"O debate sobre o aborto é duplamente
positivo: porque é democrático e porque
é uma chance, ainda que remota, de
virar o jogo"
A sugestão do ministro da Saúde, José Temporão, de que o país faça um debate sobre a descriminalização do aborto, seguido de um plebiscito, já teve efeito esclarecedor: mostrou que quando um punhado de líderes religiosos se une a uns petistas desgarrados a coisa acaba num misto de autoritarismo e arrogância. Desde que o ministro disse em público o que todo mundo já sabia – que o aborto é uma delicada questão de saúde pública –, alguns líderes religiosos, aliados a meia dúzia de petistas, ficaram ouriçados e começaram a tentar interditar o debate, censurar opiniões, impedir a palavra. Não querem discussão, plebiscito, nada. O recado que nos mandam é: calem-se, todos.

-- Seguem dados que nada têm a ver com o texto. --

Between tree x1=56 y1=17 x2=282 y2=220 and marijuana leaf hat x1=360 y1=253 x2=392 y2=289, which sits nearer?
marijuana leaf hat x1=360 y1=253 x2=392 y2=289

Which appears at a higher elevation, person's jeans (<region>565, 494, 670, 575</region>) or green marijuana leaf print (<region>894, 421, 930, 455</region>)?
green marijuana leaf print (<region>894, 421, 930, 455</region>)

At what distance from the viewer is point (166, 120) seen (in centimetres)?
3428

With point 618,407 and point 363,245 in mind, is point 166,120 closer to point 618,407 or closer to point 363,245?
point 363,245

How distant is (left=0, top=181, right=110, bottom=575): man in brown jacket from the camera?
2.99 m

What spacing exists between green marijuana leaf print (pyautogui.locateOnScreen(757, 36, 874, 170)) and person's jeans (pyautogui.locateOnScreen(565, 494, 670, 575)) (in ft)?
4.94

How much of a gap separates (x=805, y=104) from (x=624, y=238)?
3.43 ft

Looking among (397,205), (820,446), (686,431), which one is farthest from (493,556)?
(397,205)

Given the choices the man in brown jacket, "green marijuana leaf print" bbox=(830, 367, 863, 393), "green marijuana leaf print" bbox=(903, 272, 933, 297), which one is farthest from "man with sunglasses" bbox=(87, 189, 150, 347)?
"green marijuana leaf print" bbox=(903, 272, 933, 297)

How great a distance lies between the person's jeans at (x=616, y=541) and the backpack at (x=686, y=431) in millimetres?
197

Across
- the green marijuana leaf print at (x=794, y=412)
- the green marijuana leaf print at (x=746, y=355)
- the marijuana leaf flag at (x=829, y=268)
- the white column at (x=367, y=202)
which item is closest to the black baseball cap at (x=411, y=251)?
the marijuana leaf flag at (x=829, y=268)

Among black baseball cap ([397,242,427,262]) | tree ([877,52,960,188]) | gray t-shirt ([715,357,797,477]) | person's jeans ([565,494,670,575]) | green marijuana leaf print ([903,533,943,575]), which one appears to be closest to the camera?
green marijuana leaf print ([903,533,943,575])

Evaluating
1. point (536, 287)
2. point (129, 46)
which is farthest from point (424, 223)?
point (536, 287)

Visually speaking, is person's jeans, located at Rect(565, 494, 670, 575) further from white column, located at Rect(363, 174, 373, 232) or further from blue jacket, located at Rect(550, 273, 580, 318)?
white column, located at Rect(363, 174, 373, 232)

Na semana passada, sob o comando do deputado Luiz Bassuma, petista da Bahia, líderes católicos, evangélicos e espíritas saudaram a chegada do ministro a Fortaleza com faixas, cartazes e vaias. Têm o direito de se manifestar e defender a posição que bem entenderem. Só que não estavam ali para marcar posição contra o aborto. Mas contra o debate. Dizem que são defensores do direito à vida, mas não respeitam nem o direito à palavra. Querem apenas calar a todos. O arcebispo de São Paulo, dom Odilo Scherer, disse que a convocação de um plebiscito sobre o assunto é "um absurdo". De novo, a idéia é que ninguém se aprofunde ou se esclareça sobre o tema. O recado é o mesmo: calem-se, todos.

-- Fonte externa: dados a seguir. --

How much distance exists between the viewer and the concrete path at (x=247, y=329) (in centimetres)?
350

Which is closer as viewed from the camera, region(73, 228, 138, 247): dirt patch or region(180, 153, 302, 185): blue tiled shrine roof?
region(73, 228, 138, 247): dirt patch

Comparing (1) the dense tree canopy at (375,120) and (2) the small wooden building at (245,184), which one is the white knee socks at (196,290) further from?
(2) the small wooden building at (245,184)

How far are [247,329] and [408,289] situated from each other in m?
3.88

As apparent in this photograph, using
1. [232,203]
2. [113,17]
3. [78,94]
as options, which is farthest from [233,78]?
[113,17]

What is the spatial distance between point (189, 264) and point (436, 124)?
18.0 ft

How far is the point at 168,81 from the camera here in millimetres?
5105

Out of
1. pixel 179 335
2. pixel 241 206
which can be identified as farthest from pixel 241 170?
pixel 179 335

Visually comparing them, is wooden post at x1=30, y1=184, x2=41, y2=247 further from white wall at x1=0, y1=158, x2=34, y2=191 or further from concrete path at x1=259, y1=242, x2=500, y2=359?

A sugestão de um plebiscito é polêmica. Tem gente contra, tem gente a favor. Tem país que mudou sua legislação sobre o aborto por meio de plebiscito, como o caso mais recente de Portugal. Tem país que mudou na Justiça, como os Estados Unidos, onde o direito ao aborto é garantido por decisão da Suprema Corte desde 1973. Pode-se, portanto, ser contra ou a favor do plebiscito. Contra ou a favor do aborto. Mas interditar o debate é coisa de pequenos ditadores, que se julgam em posição de dizer ao país: calem-se, todos.
A histeria autoritária faz parte do truque. Se houver um debate amplo sobre o aborto, ninguém pode prever qual será a opinião majoritária dos brasileiros. Hoje, de acordo com a pesquisa mais recente do Datafolha, 65% querem que a lei continue como está, permitindo o aborto apenas nos casos de risco de morte para a mãe ou de gravidez decorrente de estupro. No plebiscito do desarmamento, as primeiras pesquisas mostravam que a maioria queria proibir as armas. O resultado final acabou sendo o inverso.

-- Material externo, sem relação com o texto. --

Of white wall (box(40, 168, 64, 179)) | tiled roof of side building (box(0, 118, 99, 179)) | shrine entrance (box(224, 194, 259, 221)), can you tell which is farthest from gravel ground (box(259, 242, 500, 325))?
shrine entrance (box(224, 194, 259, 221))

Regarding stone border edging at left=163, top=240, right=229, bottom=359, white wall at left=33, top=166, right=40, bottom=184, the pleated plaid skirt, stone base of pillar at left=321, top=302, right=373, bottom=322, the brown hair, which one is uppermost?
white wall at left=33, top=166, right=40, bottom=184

O debate é duplamente positivo: porque é democrático e porque é uma chance, ainda que remota, de virar o jogo. Seria ótimo se os brasileiros ampliassem o direito ao aborto. Ótimo para o Brasil e para as brasileiras, sobretudo para as mais pobres. Ninguém desconhece que, com dinheiro, se faz aborto em boas clínicas clandestinas no país. Sem dinheiro, é o caos. Por isso, 220.000 mulheres são atendidas por ano nos hospitais públicos em função de complicações decorrentes de abortos espontâneos ou voluntários. Por isso, é um assunto de saúde pública.
É difícil que haja plebiscito. Mais difícil ainda é que, em havendo, o aborto seja ampliado. Mas, no fim, teríamos ao menos o prazer de dizer: não, não nos calamos.